Background: The systemic information enclosed in microarray data encodes relevant clues to overcome the poorly understood combination of genetic and environmental factors in Parkinson's disease (PD), which represents the major obstacle to understand its pathogenesis and to develop disease-modifying therapeutics. While several gene prioritization approaches have been proposed, none dominate over the rest. Instead, hybrid approaches seem to outperform individual approaches.
Methods: A consensus strategy is proposed for PD related gene prioritization from mRNA microarray data based on the combination of three independent prioritization approaches: Limma, machine learning, and weighted gene co-expression networks.

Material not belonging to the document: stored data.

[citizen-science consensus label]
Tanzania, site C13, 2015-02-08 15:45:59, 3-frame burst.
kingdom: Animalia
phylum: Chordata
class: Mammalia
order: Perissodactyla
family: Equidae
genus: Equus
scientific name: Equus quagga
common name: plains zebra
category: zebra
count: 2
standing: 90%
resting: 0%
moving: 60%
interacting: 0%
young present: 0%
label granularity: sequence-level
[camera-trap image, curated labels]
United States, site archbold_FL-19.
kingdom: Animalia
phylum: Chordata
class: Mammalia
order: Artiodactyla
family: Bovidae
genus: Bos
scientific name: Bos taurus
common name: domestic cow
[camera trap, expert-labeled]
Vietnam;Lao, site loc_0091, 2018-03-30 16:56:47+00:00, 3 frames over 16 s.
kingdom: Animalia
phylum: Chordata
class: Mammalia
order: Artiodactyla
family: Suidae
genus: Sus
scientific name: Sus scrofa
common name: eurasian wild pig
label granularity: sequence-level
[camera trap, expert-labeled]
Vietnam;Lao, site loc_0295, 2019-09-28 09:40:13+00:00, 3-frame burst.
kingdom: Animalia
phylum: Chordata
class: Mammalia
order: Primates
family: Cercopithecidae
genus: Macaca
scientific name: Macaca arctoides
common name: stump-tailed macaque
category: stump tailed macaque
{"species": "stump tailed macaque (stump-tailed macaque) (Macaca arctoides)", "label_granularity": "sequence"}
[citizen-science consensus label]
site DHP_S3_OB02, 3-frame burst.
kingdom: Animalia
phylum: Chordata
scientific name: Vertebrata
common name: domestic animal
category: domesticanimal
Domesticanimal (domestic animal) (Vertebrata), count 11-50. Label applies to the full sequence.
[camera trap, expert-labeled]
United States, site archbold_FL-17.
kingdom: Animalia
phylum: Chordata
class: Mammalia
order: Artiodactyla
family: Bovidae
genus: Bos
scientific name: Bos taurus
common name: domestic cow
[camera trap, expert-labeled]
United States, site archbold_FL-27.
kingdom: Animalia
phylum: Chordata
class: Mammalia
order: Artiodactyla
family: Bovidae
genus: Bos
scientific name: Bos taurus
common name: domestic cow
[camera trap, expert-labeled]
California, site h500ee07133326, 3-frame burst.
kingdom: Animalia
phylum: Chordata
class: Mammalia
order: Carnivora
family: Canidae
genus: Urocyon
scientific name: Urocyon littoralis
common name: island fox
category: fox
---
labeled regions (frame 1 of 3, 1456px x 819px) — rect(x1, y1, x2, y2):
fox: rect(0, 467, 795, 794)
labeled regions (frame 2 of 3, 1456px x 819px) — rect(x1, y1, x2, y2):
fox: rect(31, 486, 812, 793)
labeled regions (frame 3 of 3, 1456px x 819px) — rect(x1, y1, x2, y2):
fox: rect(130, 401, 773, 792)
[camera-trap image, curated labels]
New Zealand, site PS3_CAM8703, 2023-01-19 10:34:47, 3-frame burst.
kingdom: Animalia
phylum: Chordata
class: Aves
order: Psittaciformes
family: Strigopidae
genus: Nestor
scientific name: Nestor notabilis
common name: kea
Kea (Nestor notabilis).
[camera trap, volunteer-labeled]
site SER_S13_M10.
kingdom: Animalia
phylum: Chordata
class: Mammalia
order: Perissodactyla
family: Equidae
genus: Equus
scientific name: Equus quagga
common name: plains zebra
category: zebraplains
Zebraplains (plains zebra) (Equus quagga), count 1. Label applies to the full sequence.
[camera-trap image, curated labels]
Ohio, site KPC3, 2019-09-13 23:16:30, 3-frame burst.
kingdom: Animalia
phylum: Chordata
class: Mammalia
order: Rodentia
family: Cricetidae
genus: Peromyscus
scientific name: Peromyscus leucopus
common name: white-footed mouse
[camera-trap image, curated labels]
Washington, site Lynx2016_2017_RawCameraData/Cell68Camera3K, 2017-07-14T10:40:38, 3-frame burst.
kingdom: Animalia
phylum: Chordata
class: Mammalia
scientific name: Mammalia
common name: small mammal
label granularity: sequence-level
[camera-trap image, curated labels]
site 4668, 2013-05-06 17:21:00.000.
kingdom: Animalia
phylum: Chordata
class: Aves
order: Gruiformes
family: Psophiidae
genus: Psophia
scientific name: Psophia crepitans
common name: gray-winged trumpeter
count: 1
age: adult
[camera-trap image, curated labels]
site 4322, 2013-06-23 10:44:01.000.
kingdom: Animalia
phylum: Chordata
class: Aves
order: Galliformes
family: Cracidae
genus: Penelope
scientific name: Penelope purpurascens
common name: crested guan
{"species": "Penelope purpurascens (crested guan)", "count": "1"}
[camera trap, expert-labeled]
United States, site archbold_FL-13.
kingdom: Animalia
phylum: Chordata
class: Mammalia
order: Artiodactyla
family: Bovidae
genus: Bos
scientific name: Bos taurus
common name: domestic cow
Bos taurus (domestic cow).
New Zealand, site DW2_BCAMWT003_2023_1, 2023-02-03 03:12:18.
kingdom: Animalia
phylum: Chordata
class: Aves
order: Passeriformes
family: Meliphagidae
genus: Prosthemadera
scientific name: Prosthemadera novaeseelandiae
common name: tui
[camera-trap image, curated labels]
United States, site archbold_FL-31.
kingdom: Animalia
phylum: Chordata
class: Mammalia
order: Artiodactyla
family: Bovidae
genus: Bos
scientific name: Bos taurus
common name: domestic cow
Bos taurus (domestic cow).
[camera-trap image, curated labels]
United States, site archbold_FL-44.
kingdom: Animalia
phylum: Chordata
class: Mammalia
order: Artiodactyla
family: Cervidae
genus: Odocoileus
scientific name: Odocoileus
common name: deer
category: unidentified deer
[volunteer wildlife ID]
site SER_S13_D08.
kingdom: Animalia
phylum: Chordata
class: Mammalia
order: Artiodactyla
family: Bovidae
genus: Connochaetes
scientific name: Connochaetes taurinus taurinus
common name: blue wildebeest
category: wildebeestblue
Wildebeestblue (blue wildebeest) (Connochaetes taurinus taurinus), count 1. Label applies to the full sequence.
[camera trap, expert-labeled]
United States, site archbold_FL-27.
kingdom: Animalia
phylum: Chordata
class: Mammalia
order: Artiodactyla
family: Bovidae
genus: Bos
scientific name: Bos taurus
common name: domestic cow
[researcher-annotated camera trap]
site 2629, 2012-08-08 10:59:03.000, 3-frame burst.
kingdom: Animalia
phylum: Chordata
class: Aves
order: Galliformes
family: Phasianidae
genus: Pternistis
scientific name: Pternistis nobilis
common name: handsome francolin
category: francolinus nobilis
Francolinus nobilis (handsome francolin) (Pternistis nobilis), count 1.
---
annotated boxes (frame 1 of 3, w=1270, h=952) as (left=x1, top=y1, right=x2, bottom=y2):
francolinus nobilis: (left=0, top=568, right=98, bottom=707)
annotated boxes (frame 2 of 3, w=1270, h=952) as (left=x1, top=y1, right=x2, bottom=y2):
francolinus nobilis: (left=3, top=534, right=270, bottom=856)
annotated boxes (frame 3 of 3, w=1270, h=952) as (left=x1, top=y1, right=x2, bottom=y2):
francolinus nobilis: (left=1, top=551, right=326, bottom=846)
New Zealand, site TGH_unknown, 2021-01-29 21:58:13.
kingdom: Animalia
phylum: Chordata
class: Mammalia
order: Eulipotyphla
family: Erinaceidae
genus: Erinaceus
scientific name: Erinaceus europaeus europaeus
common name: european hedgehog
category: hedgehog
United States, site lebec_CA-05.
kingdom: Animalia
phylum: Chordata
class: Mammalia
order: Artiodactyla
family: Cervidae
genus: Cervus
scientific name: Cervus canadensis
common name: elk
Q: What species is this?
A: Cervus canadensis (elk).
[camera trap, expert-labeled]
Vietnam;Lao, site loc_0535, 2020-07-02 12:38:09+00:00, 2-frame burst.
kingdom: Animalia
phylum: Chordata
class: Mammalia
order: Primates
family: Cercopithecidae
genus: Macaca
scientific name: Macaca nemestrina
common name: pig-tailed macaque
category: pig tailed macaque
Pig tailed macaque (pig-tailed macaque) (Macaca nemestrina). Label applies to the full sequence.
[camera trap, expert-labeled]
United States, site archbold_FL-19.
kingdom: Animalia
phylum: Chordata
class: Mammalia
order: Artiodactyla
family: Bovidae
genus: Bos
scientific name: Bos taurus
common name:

Results: The consensus strategy outperformed the individual approaches in terms of statistical significance, overall enrichment and early recognition ability. In addition to a significant biological relevance, the set of 50 genes prioritized exhibited an excellent early recognition ability (6 of the top 10 genes are directly associated with PD). 40 % of the prioritized genes were previously associated with PD including well-known PD related genes such as SLC18A2, TH or DRD2. Eight genes (CCNH, DLK1, PCDH8, SLIT1, DLD, PBX1, INSM1, and BMI1) were found to be significantly associated to biological process affected in PD, representing potentially novel PD biomarkers or therapeutic targets. Additionally, several metrics of standard use in chemoinformatics are proposed to evaluate the early recognition ability of gene prioritization tools.
Conclusions: The proposed consensus strategy represents an efficient and biologically relevant approach for gene prioritization tasks providing a valuable decision-making tool for the study of PD pathogenesis and the development of disease-modifying PD therapeutics.